En ese momento, de las sombras surgió la figura de la corona. Con angustia y temor, dijo a la voz:
-Yo soy la culpable. Llevo en mí pedazos de su piel y cabello. Estoy empapada de su sangre y sudor. Yo estuve con él más tiempo y le causé mas daño. Lo lastimé durante el trayecto hasta el monte y lo acompañé hasta su muerte.

Mientras la corona de espinas salía a la luz para recibir su castigo, otra voz se escuchó:
-¡No! ¡Tú no fuiste! ¡Todos somos culpables!- Dijo el látigo turbado-.Fuimos herramientas que usó el ser humano para causar semejante atrocidad. Yo fui el primero en golpear y rasgar su piel sin piedad. Su cuerpo sangró por mi culpa. Fui testigo de lo que tuvo que sufrir.

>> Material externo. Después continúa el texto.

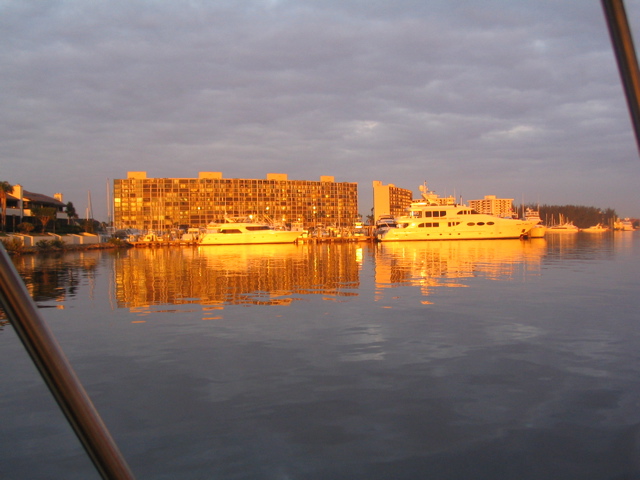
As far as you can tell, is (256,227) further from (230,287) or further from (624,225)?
(624,225)

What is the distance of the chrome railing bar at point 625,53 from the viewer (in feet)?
2.92

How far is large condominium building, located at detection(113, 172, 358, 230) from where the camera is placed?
141000 mm

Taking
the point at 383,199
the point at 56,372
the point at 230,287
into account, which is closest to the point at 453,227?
the point at 230,287

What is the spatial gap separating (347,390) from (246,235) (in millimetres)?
55134

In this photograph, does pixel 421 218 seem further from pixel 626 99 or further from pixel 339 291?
pixel 626 99

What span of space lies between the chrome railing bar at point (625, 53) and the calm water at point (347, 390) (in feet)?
12.0

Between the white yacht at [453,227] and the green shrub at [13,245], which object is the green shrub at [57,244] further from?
the white yacht at [453,227]

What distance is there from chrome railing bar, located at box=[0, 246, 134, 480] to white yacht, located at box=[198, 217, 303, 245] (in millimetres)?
58558

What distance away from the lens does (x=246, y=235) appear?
2370 inches

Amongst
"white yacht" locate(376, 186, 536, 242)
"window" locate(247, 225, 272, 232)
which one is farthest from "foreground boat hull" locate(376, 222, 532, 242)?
"window" locate(247, 225, 272, 232)

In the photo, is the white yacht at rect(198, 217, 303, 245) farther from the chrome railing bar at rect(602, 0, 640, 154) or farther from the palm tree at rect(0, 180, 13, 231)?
the chrome railing bar at rect(602, 0, 640, 154)

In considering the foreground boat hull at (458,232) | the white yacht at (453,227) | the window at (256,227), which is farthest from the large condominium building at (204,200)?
the foreground boat hull at (458,232)

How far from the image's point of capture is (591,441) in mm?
4402

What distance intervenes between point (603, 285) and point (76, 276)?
60.9 ft
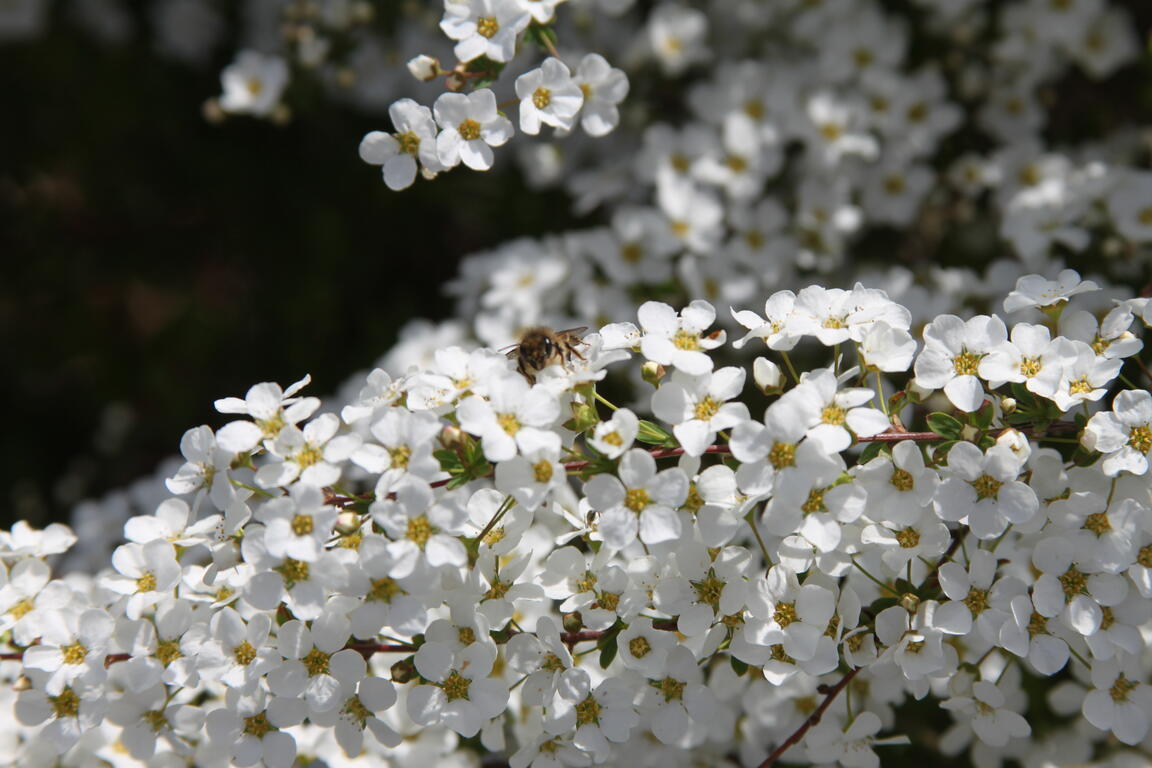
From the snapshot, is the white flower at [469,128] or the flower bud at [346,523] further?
the white flower at [469,128]

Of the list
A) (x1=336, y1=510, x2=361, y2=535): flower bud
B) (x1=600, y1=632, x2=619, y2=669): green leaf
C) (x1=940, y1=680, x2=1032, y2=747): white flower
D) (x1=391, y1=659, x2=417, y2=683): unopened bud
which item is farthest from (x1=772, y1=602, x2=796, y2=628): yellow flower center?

El látigo continuó diciendo que había escuchado decir al centurión que lo cargaba, que ese hombre verdaderamente era el Hijo de Dios. Fue entonces que el militar lo dejó caer al suelo allí mismo.  Los seres humanos habían sido los culpables de que el Hijo de Dios muriera de aquella manera tan atroz. Entonces la voz se acercó al látigo y a la corona de espinas, y les dijo:
-No se preocupen. Este hecho ya se había predicho hace mucho tiempo. Desde la fundación del mundo se formuló un plan para salvar al ser humano, y el Hijo de Dios, Jesús, tenía que morir.

Entonces la voz calló y la luz desapareció. El silencio y la oscuridad reinaron nuevamente esa noche, y los objetos quedaron inertes sobre la montaña. Mientras, aquel hombre yacía en su tumba, esperando que el día sábado pasara y entonces resucitar. La resurrección de aquel hombre significaría más que un milagro, sería la victoria sobre el pecado. El cielo triunfaría sobre el mal y el pecado. Aunque fue por culpa de cada uno de nosotros que Cristo murió de aquella manera tan inhumana, no debemos sentir culpa, sino gratitud y amor por aquel hombre, que inocente, dio su vida porque siempre nos ha amado. Nos amo desde el principio. Para muestra, su muerte.